Past Projects

Past Projects

Describe a business problem that you helped solve using data science.

Evaluate ability to deliver when requirements are not clearly defined, ability to work with different functions e.g. product, engineering.

In hindsight, how might you have tackled the problem differently

Look for evidence that the candidate is reflective about their past work and is constantly thinking about how to improve things.

What was the success metric

Do they understand how to formulate business problem into data science problem?

How do you implement this

Understand how the candidate architected the solution from an ML engineering perspective. What frameworks did they use, what were the design considerations, how is failure managed?

How did you plan/manage this project

Does the candidate have the professional maturity to plan & negotiate timeline with product/biz?

Did you face any difficulties, technical or stakeholders

Candidate is able to articulate difficulties they faced and illustrate their thought process how to solve it retrospectively

If you had to redo it, what would you have done differently

ML Engineering

How do you usually manage your environment and project dependencies?

Demonstrates experience with approaches/technologies to ensure reproducibility and understands their importance for DS projects (e.g. virtual environments, docker, makefiles)

Suppose your dataset is too large to fit into memory on a single machine. How would you start to build a feature engineering pipeline for feature engineering and model training in this case?

Is familiar with distributed data processing technologies. Recognises the importance of building a prototype before adding greater complexity.

When would you use SQL for feature engineering and when would you use imperative code?

Understands the distinction between imperative and declarative code and some pros and cons (readability, testability, efficiency, reusability)

How do you approach testing in your data pipelines?

Familiar with various testing paradigms and the specific challenges with testing data pipelines e.g. unit testing, frameworks for automating data quality checks, types of data checks (completeness, uniqueness, freshness etc.)

What do you see as the main challenge in deploying ML models compared to other software applications?

Familiar with production systems to fetch features, ensure consistency with training data, frequently refresh models, manage experimentation, etc.

Business Sense and Data Driven

How do you identify the most relevant stakeholders for a given data analysis project, and how do you ensure your analysis addresses their concerns or needs? How do you tie your insights to stakeholders’ concern?

Give candidate a scenario and ask them to present to stakeholder (interviewer). End results should contain actionable recommendations.

How would you handle a scenario where different stakeholders have conflicting interpretations of your analysis results? i.e. improvement in ETA but drop in BCR.

In what ways do you validate the quality and relevance of the data you use for analysis, especially when it comes from multiple sources?

  • Does candidate do some sanity check on data before using it?
  • Will they check with the relevant persons who own the data or do they just make assumptions of the data?

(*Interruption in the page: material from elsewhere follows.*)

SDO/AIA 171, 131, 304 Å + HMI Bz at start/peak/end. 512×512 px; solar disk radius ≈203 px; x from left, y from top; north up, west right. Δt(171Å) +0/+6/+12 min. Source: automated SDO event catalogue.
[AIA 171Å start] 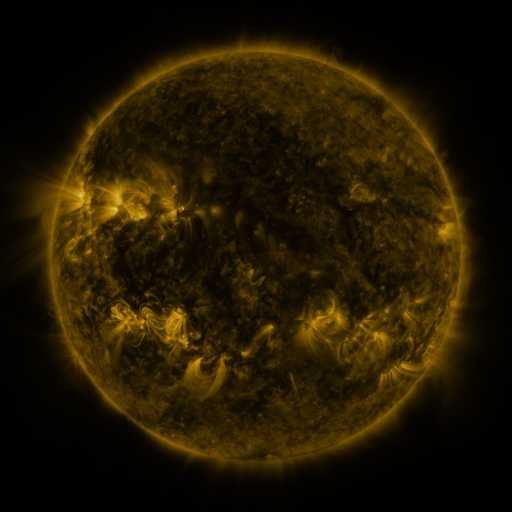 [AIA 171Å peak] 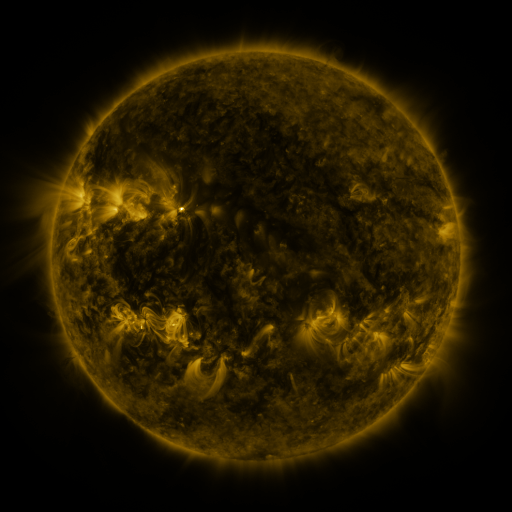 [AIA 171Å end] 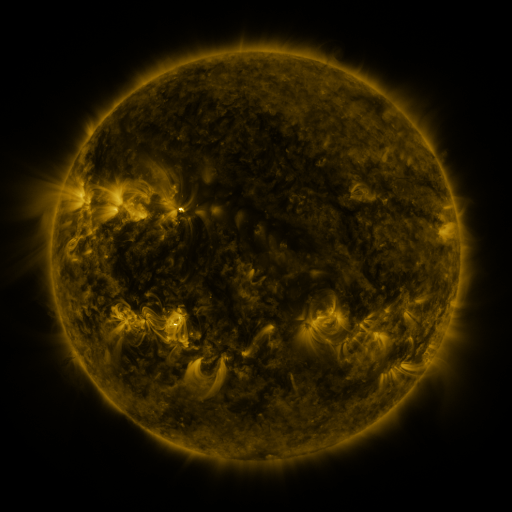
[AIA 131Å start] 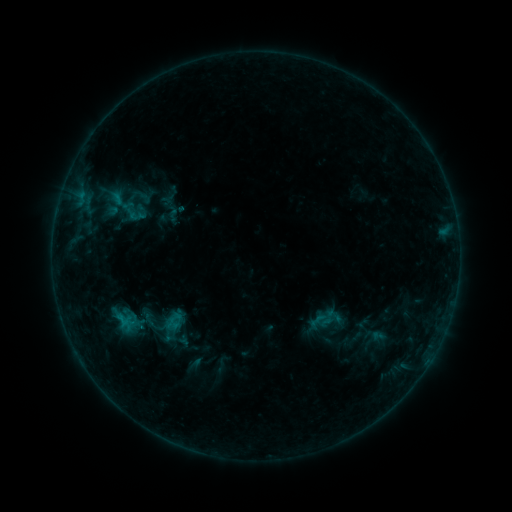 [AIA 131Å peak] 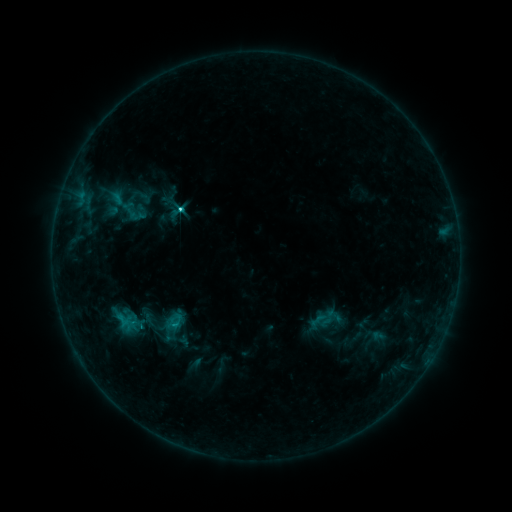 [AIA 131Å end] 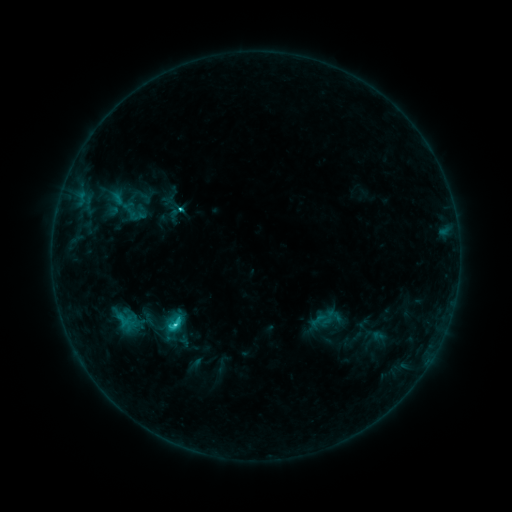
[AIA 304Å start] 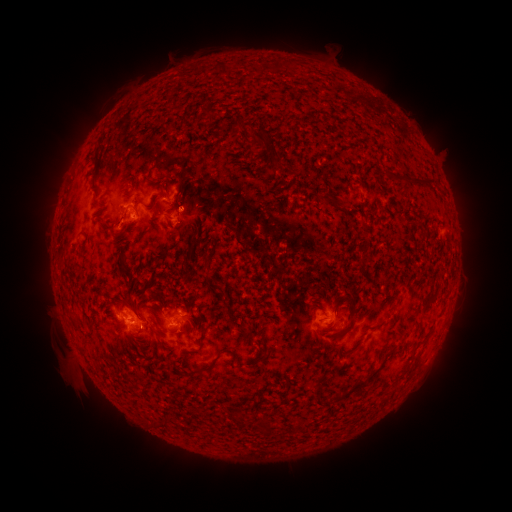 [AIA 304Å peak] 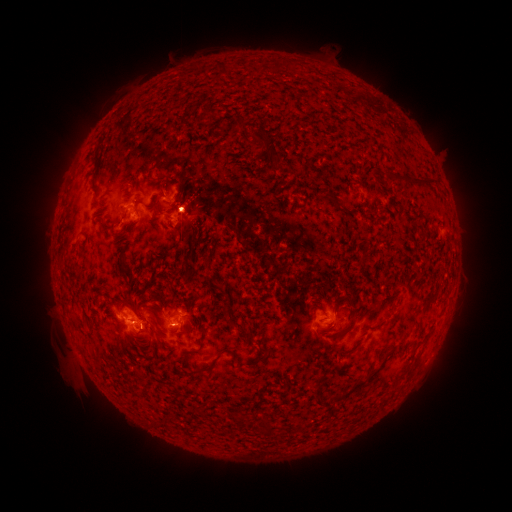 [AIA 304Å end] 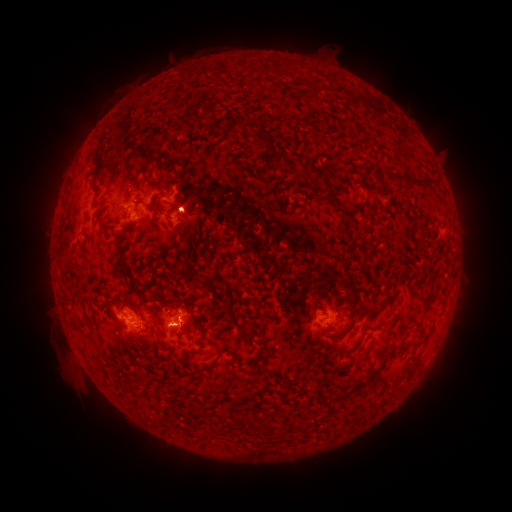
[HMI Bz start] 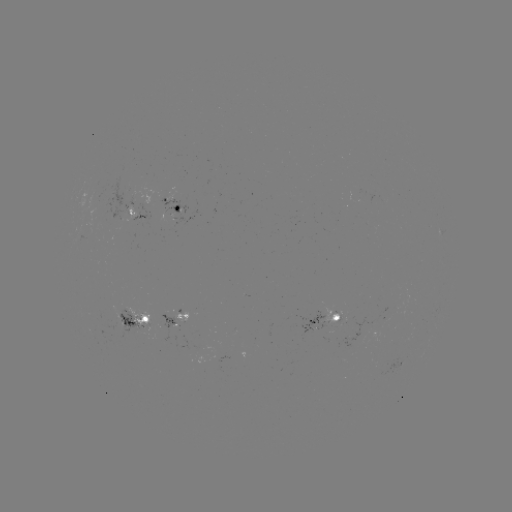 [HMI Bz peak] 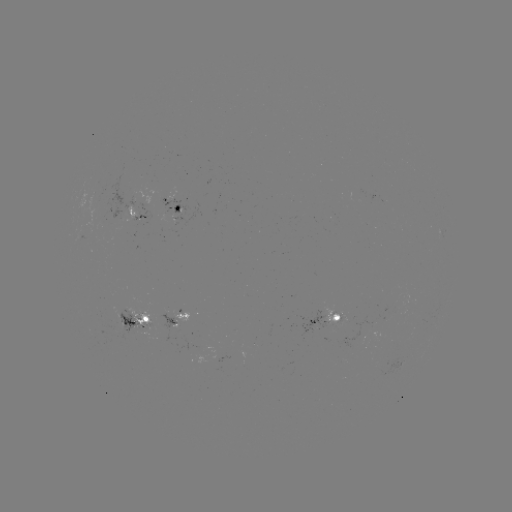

If you were asked to prioritize multiple data analysis projects with limited resources, how would you decide which projects to tackle first?

How do you ensure that the methodology you have chosen is accurate? Does this candidate talk about how they find information to support the methodology they’re using or test out their hypothesis?

Bar Raiser

What motivated you to apply as a data scientist to join the company?

[EXPECTATION] Understand the candidate’s career goals and aspirations. To understand what is the candidate’s expectation as a DS.

What are your strengths and weaknesses?

[REFLECTION/AWARENESS] Self-awareness and reflection. Self perception.

Share a time when you had a disagreement with your colleague or manager and how do you handle it?

[CONFLICT] Understand candidate’s conflict resolution skill and how they handle difficult situations.

Describe a time when you had to work with someone with a different working style than yours. How did you handle it?

[CONFLICT] Adaptability and handle working with people who have different working styles.

What are your long term career goals?

[GROWTH/ASPIRATIONS] Understand the candidate’s research skills and interests in the company.

Suppose there are many initiatives within this sprint that you might not be able to pick up and the product manager says everything is important. How do you handle this?

[EXPECTATIONS MANAGEMENT] Understands how the candidate prioritize workload and communicate and manage expectations of stakeholders.

How do you stay up to date with the skill set in data analysis, statistics as well as data science?

[LEARNING] Assess candidate’s motivation for self-improvement.

Share a time where you had to work with a topic that you are not very familiar with and how do you handle it?

[LEARNING] Assess a candidate’s ability to handle uncertainty and strive for self-learning and reference to literature to help solve problems. Understand that no one knows everything but able to learn fast to get things done.

Is there an example where you had to take initiative on a project? Why and how do you handle it?

[OWNERSHIP/LEADERSHIP] Understand candidate’s leadership skills and ability to take ownership in their work.